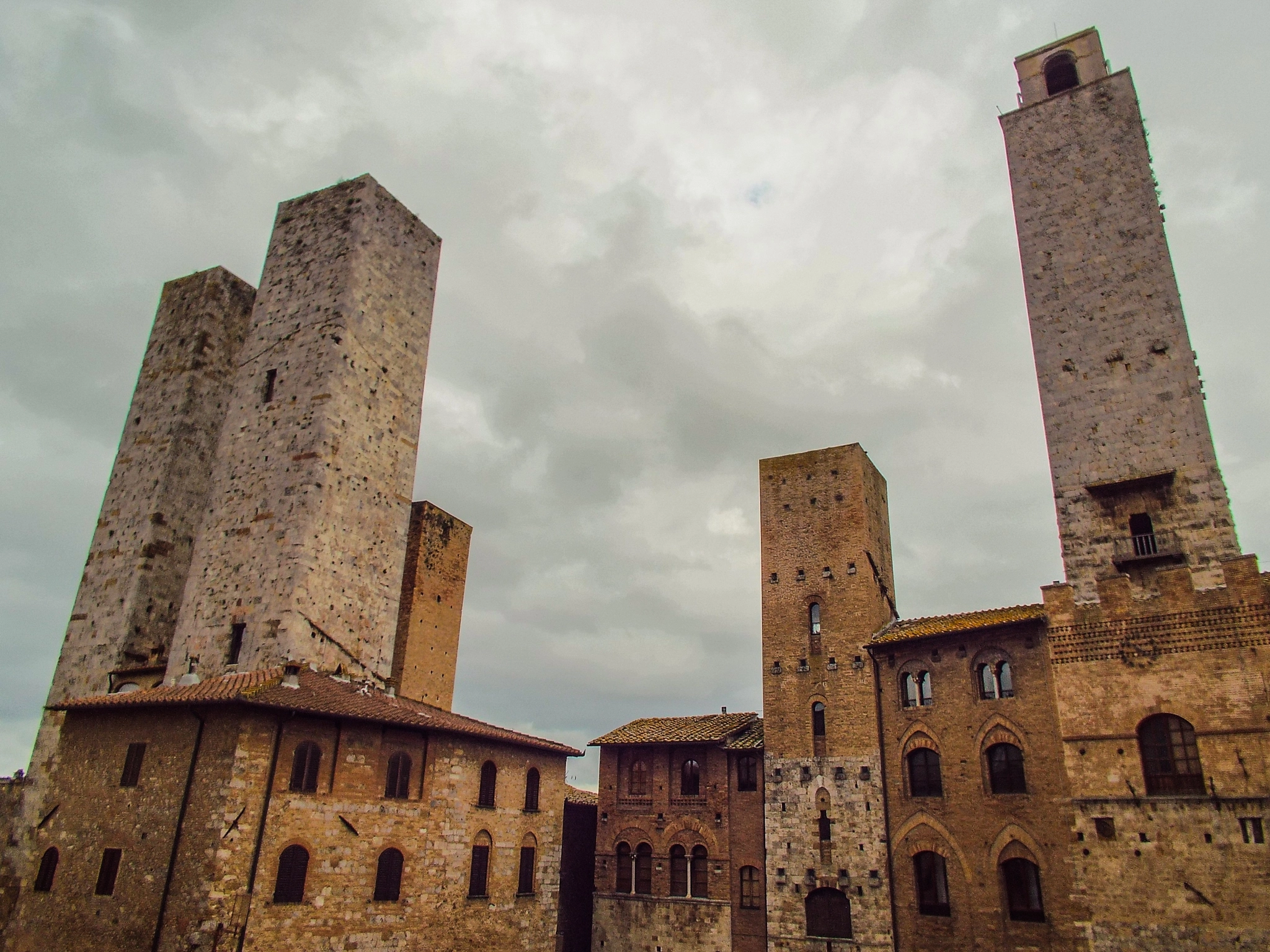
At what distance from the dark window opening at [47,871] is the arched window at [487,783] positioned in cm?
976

━━━━━━━━━━

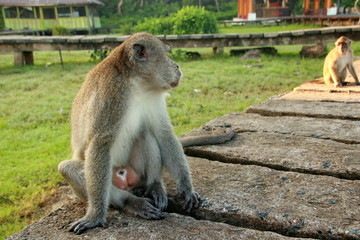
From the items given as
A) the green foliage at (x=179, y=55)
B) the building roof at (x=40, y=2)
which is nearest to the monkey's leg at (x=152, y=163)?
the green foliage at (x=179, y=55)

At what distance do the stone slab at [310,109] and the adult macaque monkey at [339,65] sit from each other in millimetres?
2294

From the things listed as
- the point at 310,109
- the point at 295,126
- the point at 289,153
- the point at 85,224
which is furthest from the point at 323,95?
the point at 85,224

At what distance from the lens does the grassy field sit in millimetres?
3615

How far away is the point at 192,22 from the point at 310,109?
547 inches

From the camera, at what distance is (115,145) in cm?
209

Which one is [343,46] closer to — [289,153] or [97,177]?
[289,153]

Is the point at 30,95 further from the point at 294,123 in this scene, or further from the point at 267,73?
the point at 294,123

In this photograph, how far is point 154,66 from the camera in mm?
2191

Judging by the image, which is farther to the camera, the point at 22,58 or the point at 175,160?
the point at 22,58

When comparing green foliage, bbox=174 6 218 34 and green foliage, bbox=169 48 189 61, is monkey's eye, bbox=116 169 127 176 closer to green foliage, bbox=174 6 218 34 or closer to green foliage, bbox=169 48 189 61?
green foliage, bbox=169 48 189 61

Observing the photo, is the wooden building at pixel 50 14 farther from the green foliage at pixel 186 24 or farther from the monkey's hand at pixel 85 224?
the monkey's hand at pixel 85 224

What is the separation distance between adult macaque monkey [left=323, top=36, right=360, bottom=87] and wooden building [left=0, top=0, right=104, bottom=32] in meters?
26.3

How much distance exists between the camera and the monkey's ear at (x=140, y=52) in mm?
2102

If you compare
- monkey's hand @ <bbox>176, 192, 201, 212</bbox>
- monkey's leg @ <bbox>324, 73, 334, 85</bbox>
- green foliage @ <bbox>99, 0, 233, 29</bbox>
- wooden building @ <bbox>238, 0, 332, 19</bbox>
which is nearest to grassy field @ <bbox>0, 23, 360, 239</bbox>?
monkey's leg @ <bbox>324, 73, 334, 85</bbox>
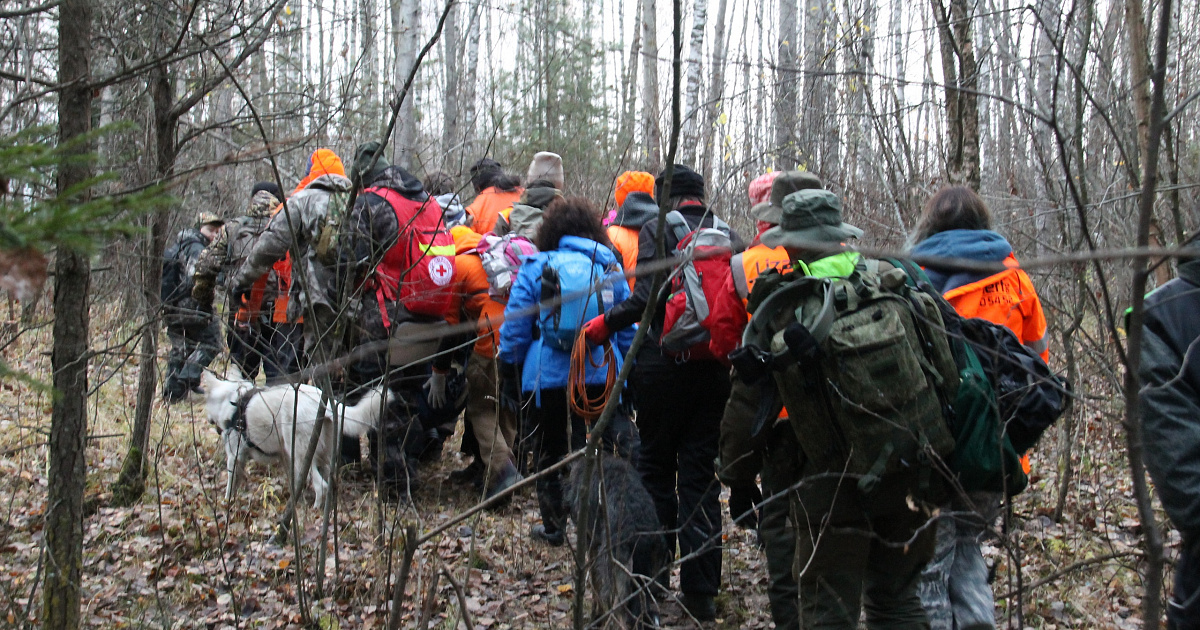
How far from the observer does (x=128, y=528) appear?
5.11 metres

━━━━━━━━━━

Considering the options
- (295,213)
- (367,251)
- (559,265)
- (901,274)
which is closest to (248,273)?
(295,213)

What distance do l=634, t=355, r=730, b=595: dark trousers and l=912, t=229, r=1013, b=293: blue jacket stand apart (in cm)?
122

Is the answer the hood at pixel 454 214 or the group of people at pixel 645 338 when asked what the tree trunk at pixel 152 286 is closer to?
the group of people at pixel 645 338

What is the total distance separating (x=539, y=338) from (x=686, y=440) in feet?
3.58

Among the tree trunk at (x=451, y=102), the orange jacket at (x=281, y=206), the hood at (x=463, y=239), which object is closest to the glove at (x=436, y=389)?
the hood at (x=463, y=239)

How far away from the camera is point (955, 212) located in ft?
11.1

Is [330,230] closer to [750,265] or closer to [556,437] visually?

━━━━━━━━━━

Copy the stretch of the listing from the line containing "How far away from" through the line containing "Is [330,230] closer", both included.

Task answer:
How far away from the camera is point (955, 212) located in ft?
11.1

Is [330,230] closer to [750,265] or closer to [556,437] visually?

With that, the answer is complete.